If the MitID app is used for a transaction on a mobile device, it becomes easier to approve with MitID, as users will be redirected to the MitID app by pressing a single button: 'Open MitID app'. This resembles the familiar functionality of the NemID key app.
If the MitID app is used for an action on a computer, users will, as something new, need to scan a QR code displayed on the computer screen using the MitID app before they can approve with MitID. This strengthens the integration between the user ID input and the subsequent approval in the MitID app. It is intended to ensure that the user who approves with the MitID app has initiated the transaction themselves.
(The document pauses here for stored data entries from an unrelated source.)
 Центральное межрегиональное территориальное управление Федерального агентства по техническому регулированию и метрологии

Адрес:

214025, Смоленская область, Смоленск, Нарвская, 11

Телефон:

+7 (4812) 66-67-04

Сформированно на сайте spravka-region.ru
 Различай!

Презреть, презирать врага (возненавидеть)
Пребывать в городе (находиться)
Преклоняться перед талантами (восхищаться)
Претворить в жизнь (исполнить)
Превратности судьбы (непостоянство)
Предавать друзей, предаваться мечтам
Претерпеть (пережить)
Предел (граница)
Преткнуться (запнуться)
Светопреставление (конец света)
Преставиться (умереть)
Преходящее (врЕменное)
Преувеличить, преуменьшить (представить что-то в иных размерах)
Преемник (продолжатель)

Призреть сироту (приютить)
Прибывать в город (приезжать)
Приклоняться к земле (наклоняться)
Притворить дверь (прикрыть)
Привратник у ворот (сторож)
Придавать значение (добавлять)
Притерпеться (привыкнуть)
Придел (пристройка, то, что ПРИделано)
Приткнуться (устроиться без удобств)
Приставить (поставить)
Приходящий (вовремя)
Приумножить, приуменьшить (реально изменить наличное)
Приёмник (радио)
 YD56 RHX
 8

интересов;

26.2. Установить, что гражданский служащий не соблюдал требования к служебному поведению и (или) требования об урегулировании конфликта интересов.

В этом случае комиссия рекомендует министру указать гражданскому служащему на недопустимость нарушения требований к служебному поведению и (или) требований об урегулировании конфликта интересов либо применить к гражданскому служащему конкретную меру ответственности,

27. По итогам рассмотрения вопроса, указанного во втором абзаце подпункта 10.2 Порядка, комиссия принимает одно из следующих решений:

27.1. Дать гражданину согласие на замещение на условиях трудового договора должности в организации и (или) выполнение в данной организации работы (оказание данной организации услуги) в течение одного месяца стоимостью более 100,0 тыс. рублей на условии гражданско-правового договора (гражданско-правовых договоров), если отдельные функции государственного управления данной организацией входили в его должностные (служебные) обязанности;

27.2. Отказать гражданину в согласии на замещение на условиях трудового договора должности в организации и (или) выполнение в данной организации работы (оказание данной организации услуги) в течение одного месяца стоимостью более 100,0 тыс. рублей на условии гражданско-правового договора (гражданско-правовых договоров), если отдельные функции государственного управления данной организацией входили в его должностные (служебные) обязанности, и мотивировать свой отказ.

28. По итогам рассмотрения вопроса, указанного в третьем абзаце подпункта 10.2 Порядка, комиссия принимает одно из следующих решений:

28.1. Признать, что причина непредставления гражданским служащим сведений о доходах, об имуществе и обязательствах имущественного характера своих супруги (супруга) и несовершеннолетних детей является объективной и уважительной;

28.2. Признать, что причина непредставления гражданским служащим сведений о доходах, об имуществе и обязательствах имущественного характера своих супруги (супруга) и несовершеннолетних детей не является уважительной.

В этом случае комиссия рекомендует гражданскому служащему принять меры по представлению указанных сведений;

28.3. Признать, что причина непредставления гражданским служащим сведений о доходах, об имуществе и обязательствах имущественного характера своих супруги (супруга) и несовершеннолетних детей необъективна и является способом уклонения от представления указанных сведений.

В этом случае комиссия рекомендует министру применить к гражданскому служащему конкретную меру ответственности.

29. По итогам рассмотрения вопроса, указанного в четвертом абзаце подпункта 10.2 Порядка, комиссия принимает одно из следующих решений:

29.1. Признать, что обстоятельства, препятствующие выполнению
"The update helps to protect users against a type of fraud, that we unfortunately have seen a lot of, where users are lured into swiping on a transaction they did not initiate. At the same time, we are pleased to meet the demand for making it easier to open the MitID app" says Adam Lebech, Deputy Director, Agency for Digital Government, which, together with the banking industry association Finans Danmark, constitutes the partnership behind MitID.
The update has been developed and user-tested over a longer period, including collaboration with relevant user organisations, Citizen Service, and KL – Local Government Denmark.
"MitID is designed in a way that makes the solution more flexible. This allows us to continuously protect users as effectively as possible against new threats and optimize the solution. The update emphasizes our continued focus on the development of MitID - particularly the strengthening of security as the threat landscape evolves" says Michael Busk-Jepsen, Director of Digitalisation, Finance Denmark.
When approving card payments online using the MitID app, the process will continue in the same manner as today. This is because the card system already incorporates other technical security measures.
The use of QR codes is also known from the Swedish BankID, where QR codes were introduced in 2018.
Why is the update being released now?
MitID is continuously developed, ensuring that the solution is constantly optimized and protects users as new threats and risks emerge. The update of the MitID app has been planned for a long time. To avoid introducing major changes while the transition to MitID was still ongoing, the update is now being released when the transition to MitID is nearing completion, and when MitID has been in the hands of many users for a considerable period.
The update will be rolled out gradually as the individual services that use MitID implement the update. From today you can find all the information about the update as well as instructions and guides here at MitID.dk.
If automatic updates are not switched on, users will need to manually update the MitID app. There is nothing else the users need to do.
The Agency of Digital Government and Finance Denmark is the partnership behind MitID.